To begin a more detailed sketch of my question, for simplicity let's just focus on the simple case of a discrete random variable that is uniformly distributed. In this case, the variance is given by the following formula, which I've abducted straight from Wikipedia:

$$ \frac1{n}\sum_{i =1}^n (x_i - \mu)^2$$

where $\mu$ is the mean. The standard deviation is then the square root of this. Now, I can't help noticing that the square root of the sum returns the euclidean distance from the vector $X = (x_1, x_2, \dots, x_n)$ to the vector $\vec \mu = (\mu, \mu, \dots, \mu)$. That is, the standard deviation can be expressed as:

$$ \frac1{\sqrt{n}}|X - \vec \mu |$$

So I wonder, is there any significant conceptual relationship between this distance $|X - \vec \mu |$ and standard devation or is this just a coincidence?

Even More Details...

I have looked up many explanations of standard deviation and its cousin variance. Here are some that I've seen already, each sort of following from the previous one:

  • We square the values before summing to get rid of the sign, which is obviously not important. This explanation is often criticised by hardcore statisticians and I can sort of see why: it doesn't explain why squaring beats taking the absolute value.
  • We square the values so that we pay a greater price for greater deviations. This explains why squaring beats taking absolute values. But why not raise to the power of $4$, or $6$, or any other even power before summing? What is so special about $2$?
  • The thing that is so special about $2$ is that it's the second moment of intertia, whereas the mean is the first moment, so mechanically it makes sense. I don't follow this. My intuition is totally OK with the mean: the point where, if I put my finger, the weights on either side will balance. But the second moment is harder for me to imagine physically like this.

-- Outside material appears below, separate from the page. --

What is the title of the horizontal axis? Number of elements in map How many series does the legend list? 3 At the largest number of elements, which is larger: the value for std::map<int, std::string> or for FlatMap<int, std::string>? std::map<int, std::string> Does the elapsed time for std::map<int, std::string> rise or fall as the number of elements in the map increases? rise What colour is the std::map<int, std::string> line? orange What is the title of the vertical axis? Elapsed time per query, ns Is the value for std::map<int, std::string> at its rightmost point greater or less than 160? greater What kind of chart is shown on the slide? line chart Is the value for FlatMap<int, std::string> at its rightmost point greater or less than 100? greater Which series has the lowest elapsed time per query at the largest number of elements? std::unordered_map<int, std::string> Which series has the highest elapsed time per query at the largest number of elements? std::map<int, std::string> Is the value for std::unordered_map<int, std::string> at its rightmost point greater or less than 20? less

Note, this is a question about intuition. I "understand" the mathematical formula at a shallow level: what all its terms mean, how to calculate it given a dataset. But I am not comfortable with my grasp on why this formula is "the best" one to use in so many applications e.g. the least squares method to fit data. I'm particularly confused as to why squaring is chosen as opposed to raising to some other even power e.g. $9234324$.

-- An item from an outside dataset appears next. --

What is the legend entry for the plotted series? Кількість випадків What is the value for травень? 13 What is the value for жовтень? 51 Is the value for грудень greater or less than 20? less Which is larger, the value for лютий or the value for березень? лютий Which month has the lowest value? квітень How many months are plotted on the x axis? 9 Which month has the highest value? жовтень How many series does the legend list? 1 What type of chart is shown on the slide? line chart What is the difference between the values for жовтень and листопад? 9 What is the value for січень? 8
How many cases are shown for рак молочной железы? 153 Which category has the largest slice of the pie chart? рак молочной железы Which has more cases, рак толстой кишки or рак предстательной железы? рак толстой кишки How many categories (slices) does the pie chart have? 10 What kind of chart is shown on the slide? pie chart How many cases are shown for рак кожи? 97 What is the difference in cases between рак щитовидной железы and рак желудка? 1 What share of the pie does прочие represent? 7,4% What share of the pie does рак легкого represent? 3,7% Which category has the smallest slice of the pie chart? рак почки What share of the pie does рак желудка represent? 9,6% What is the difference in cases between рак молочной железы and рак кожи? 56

And this is where my intuition steps in and tries to provide an explanation that goes right back to the fundamental theorem of Pythagoras: euclidean distance. Here is my thought process: "The number $2$ is special. It's the unique power that makes Euclidean distance work. So maybe it's also the unique number that makes variance work." But then why the multiplying factor of $\frac1{\sqrt{n}}$? Is it just simply a case of: swallow it up and accept the definition, or can this intuition be resolved somehow?

1

There are 1 best solutions below

4
On BEST ANSWER

There is certainly a very clear "conceptual relationship" between the standard deviation and Euclidean distance: If we treat the whole available sample (the $x_i$'s) as a vector, then the Euclidean distance is a measure of how much this vector deviates from the vector containing the mean value, which is "the center" of the population.

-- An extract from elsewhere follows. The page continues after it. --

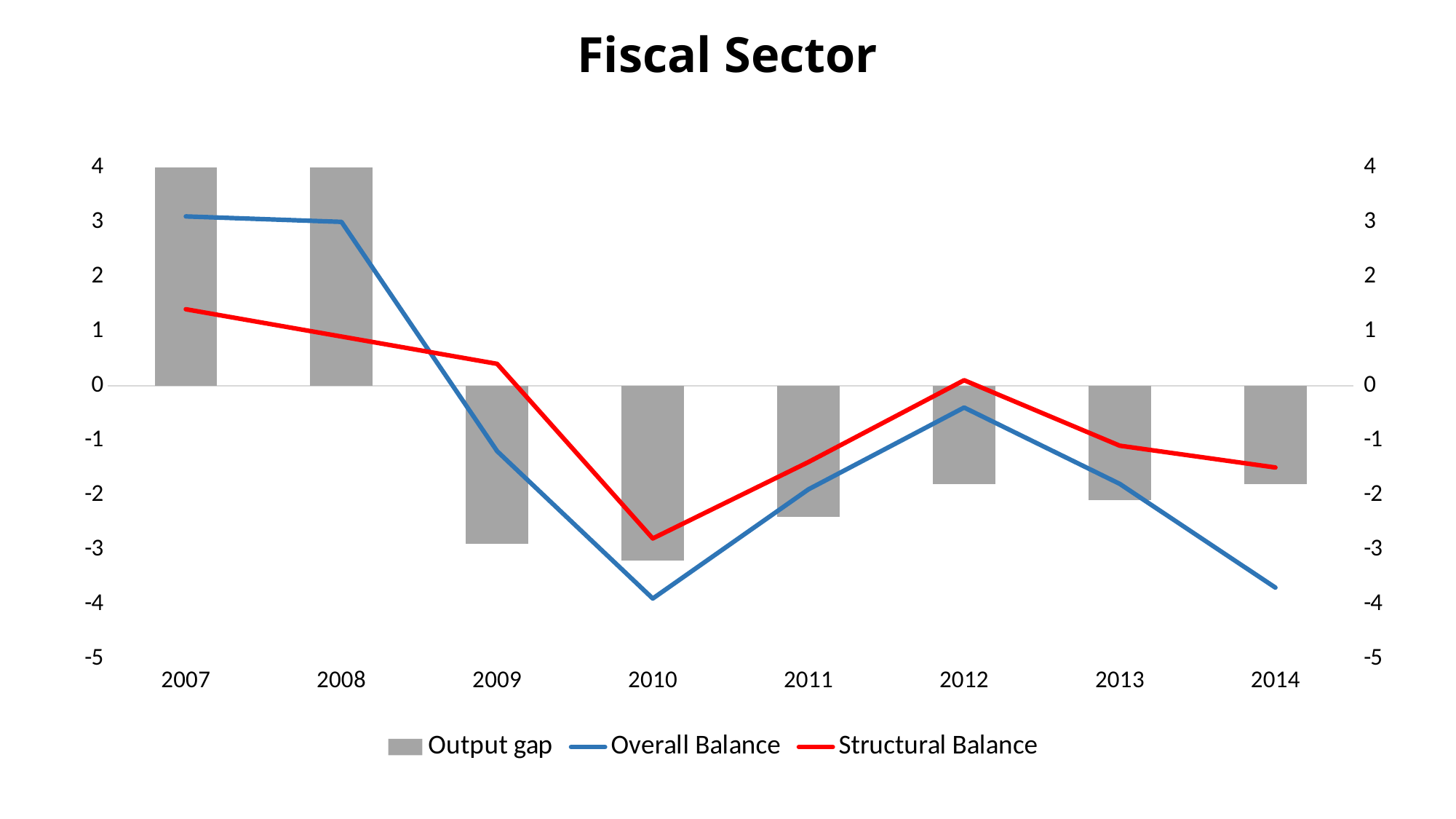
Is the Structural Balance value for 2007 greater or less than 1? greater What kind of chart is this? Combination bar and line chart Is the Output gap value for 2009 greater or less than -2? less In which year is the Structural Balance lowest? 2010 How many years are shown on the x axis? 8 How many series does the legend list? 3 What colour is the Structural Balance line? Red Is the Overall Balance value for 2010 greater or less than -3? less In 2010, which is larger, the Overall Balance or the Structural Balance? Structural Balance What is the title of the chart? Fiscal Sector In which year is the Structural Balance highest? 2007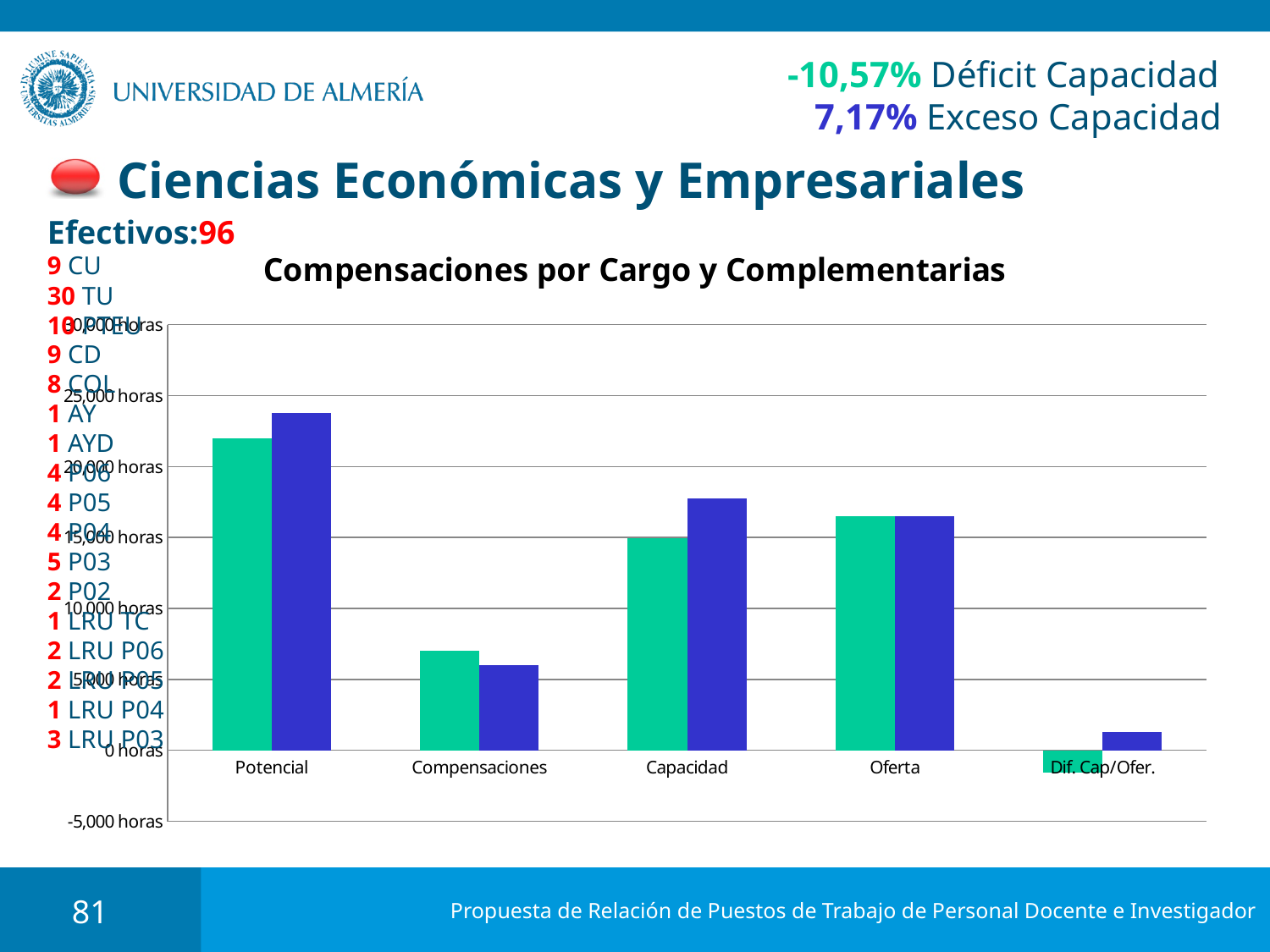
Which category has the lowest bars in the chart? Dif. Cap/Ofer. Is the blue bar for Capacidad greater or less than 15,000 horas? greater Is the teal bar for Capacidad greater or less than 20,000 horas? less What kind of chart is shown on the slide? bar chart Is the teal bar for Potencial greater or less than 20,000 horas? greater Which category has a bar that falls below 0 horas? Dif. Cap/Ofer. Which category has the tallest bars in the chart? Potencial Which is larger for Compensaciones, the teal bar or the blue bar? the teal bar Which is larger for Potencial, the teal bar or the blue bar? the blue bar What is the title of the chart? Compensaciones por Cargo y Complementarias How many categories are shown on the x axis of the chart? 5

But the standard deviation attempts to measure how much a single observation, not the whole sample, deviates "on average" from the mean value. Ah, then, why are we dividing by $\sqrt {n}$ and not by $n$?

Well, this becomes clear if we consider a vector $\mathbf x = (x,x,x,...x)$ Then, euclidean distance becomes

$$\sqrt {\sum_{i =1}^n (x_i - \mu)^2}=\sqrt n |x-μ|$$

So due to the square-root, Euclidean distance is not linearly additive, as we move from the one dimension, to $n$ dimensions : it does not increase by a factor of $n$, but only by a factor of $\sqrt {n}$. So to recover the "individual distance on average" we have to divide by $\sqrt n$.